Guideline issued to evaluate tax performance of companies

Wang Yanfei
Updated: Jul 13,2016 9:08 AM     China Daily

The nation’s top tax authorities issued a guideline on July 12 for evaluating domestic and foreign companies’ tax performance in light of incentives.

It’s the latest step toward a transparent credit reporting system.

The new guideline is part of an effort to build a credit reporting system in which all companies and individuals are enrolled in a national credit information database by the end of 2020, according to Wang Lujin, spokesman for the State Administration of Taxation.

Under the rating system introduced by the administration, companies with the highest credit ratings are able to enjoy up to 41 incentives in 18 fields that cover financing, investment and streamlined approvals and environmental reviews on construction projects.
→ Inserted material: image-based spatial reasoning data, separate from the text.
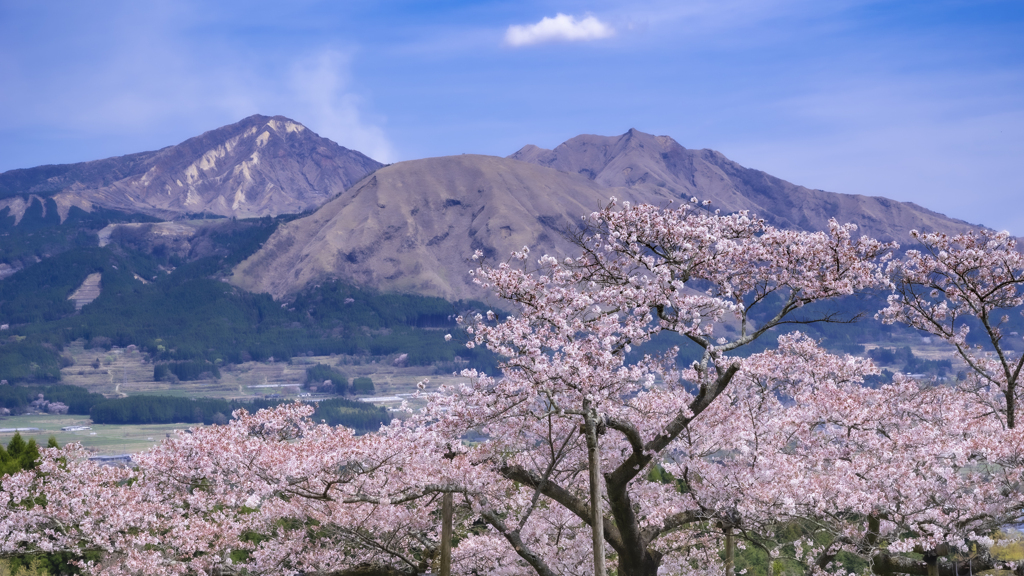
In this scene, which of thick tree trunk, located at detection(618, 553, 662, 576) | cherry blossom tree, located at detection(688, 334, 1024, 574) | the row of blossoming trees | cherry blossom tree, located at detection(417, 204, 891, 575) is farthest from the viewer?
thick tree trunk, located at detection(618, 553, 662, 576)

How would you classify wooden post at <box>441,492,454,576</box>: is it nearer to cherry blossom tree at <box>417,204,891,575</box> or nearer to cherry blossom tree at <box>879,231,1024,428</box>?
cherry blossom tree at <box>417,204,891,575</box>

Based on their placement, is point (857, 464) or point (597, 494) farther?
point (857, 464)

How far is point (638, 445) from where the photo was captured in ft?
47.6

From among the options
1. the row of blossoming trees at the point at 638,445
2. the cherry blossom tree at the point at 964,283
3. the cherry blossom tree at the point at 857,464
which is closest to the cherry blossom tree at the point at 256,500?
the row of blossoming trees at the point at 638,445

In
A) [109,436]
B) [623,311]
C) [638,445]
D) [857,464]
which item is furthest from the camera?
[109,436]

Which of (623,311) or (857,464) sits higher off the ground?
(623,311)

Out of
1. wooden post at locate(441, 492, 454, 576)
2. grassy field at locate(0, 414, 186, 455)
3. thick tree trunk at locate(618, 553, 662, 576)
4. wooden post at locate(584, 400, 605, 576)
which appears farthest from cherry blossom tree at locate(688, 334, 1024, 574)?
grassy field at locate(0, 414, 186, 455)

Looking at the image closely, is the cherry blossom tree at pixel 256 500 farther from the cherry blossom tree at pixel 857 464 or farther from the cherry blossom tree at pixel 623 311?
the cherry blossom tree at pixel 857 464

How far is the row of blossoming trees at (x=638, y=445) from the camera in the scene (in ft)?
45.9

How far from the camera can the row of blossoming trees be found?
14000 mm

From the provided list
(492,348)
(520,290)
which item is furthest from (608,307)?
(492,348)

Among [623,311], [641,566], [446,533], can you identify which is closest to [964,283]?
[623,311]

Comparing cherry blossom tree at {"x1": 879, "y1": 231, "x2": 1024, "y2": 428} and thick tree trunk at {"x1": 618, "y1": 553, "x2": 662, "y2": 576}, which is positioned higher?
cherry blossom tree at {"x1": 879, "y1": 231, "x2": 1024, "y2": 428}

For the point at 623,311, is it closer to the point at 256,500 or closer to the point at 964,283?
A: the point at 964,283
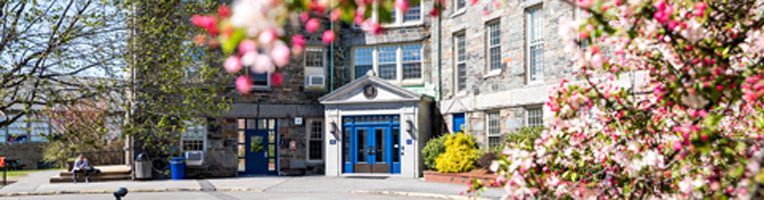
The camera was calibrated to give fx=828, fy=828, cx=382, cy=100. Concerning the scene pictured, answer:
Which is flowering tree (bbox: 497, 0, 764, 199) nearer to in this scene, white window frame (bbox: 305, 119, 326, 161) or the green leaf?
the green leaf

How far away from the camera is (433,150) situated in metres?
26.8

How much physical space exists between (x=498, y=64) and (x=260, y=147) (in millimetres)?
10289

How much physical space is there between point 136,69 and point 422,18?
16.0 m

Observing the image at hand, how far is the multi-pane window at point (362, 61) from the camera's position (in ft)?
102

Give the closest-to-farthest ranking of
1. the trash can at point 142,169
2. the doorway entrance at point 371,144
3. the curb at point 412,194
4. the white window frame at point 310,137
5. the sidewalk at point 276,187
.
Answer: the curb at point 412,194
the sidewalk at point 276,187
the trash can at point 142,169
the doorway entrance at point 371,144
the white window frame at point 310,137

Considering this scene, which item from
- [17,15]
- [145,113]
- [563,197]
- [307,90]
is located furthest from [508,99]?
[563,197]

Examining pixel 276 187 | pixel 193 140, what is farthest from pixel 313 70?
pixel 276 187

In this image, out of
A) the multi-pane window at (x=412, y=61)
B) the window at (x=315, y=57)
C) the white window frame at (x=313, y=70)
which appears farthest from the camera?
the window at (x=315, y=57)

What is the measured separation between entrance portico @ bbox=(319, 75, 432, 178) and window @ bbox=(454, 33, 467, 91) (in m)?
1.44

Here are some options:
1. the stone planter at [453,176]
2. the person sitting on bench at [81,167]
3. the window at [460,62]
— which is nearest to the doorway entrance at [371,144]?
the window at [460,62]

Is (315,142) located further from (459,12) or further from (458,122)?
(459,12)

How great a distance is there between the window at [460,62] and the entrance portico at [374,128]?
1443 mm

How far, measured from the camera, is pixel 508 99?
24.2 m

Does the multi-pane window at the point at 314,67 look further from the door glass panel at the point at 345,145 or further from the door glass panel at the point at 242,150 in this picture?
the door glass panel at the point at 242,150
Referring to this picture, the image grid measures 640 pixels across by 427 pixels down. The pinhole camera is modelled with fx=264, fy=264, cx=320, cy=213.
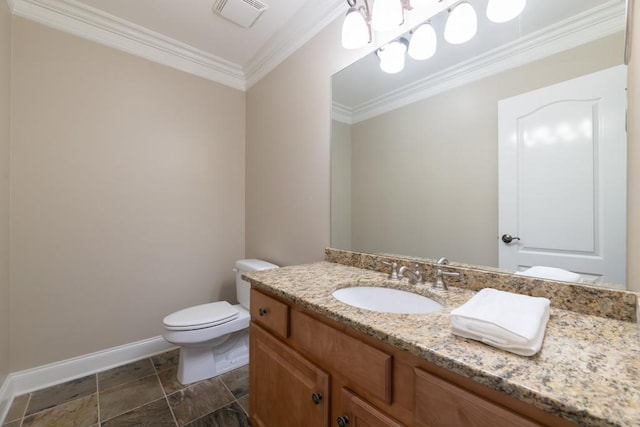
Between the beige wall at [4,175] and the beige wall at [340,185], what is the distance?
1.88 meters

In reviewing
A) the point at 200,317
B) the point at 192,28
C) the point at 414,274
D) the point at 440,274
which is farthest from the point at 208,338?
the point at 192,28

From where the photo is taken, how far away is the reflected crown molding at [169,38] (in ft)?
5.53

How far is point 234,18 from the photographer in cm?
183

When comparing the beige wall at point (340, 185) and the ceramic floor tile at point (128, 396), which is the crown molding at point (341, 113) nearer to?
the beige wall at point (340, 185)

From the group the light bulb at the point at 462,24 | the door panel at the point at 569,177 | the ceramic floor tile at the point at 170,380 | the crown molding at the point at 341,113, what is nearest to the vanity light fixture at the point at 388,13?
the light bulb at the point at 462,24

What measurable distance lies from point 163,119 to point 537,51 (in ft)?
7.84

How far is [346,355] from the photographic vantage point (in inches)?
31.8

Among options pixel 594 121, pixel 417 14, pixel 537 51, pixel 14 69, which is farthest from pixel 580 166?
pixel 14 69

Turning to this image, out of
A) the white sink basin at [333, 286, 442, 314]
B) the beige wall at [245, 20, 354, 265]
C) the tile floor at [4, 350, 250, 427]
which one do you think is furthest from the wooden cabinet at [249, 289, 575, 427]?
the beige wall at [245, 20, 354, 265]

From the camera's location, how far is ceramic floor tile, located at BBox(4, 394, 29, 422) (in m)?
1.44

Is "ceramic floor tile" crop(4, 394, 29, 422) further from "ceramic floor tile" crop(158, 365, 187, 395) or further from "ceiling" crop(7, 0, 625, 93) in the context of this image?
"ceiling" crop(7, 0, 625, 93)

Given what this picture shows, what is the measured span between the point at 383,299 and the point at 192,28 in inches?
89.7

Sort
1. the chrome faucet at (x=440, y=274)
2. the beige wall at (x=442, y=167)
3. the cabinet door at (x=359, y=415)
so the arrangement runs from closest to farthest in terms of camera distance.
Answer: the cabinet door at (x=359, y=415), the beige wall at (x=442, y=167), the chrome faucet at (x=440, y=274)

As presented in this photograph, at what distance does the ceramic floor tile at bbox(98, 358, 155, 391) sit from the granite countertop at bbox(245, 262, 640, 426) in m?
1.66
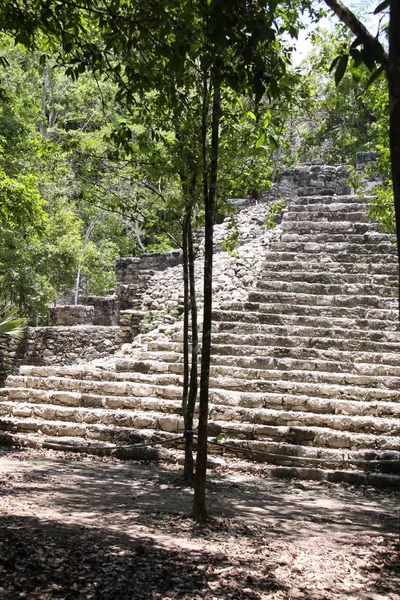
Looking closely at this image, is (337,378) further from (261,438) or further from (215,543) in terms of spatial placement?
(215,543)

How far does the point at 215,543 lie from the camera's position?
422 cm

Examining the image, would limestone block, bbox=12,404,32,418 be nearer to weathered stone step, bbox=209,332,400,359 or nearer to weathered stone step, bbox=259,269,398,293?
weathered stone step, bbox=209,332,400,359

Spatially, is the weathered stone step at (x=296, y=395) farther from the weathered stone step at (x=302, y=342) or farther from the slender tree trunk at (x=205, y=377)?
the slender tree trunk at (x=205, y=377)

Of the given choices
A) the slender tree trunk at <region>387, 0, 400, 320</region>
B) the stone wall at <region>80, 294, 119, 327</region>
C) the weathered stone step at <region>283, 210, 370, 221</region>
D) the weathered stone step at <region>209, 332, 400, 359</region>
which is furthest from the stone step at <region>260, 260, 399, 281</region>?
the slender tree trunk at <region>387, 0, 400, 320</region>

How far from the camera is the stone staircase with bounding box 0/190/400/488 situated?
7.23m

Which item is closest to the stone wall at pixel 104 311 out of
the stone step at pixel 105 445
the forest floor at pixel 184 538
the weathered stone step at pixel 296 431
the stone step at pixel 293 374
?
the stone step at pixel 293 374

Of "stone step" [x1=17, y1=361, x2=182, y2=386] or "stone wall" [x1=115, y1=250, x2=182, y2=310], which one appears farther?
"stone wall" [x1=115, y1=250, x2=182, y2=310]

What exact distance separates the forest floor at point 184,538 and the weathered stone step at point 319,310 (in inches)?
160

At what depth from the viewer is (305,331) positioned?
31.6 ft

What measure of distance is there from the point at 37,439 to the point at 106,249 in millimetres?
21050

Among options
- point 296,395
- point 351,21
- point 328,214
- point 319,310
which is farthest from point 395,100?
point 328,214

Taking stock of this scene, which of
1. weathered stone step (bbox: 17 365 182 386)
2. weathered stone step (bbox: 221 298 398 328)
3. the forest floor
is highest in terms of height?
weathered stone step (bbox: 221 298 398 328)

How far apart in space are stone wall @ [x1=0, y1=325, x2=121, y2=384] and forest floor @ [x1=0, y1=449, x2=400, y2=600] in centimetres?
866

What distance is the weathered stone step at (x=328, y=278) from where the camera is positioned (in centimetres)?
1112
Credit assessments will be updated annually, under the guideline.

Xu Kunlin, deputy secretary-general of the National Development and Reform Commission, said the guideline encourages companies to pay taxes as required by law and to close loopholes that foster tax evasion.

While ratings-from A to D-have been given yearly since 2003, the guideline is the latest and most comprehensive in laying out specific criteria, Xu said.

Han Guorong, deputy head of the Taxpayer Service Department of the administration, said that banks will be able to better evaluate enterprises’ credit performance in the future after the administration submits credit information to the China Banking Regulatory Commission, the nation’s top banking regulator.

“That can be particularly helpful for small and medium enterprises with good credit, though they may find it hard to get financing or benefits compared with large-scale State-owned enterprises amid economic downward pressure,” said Han.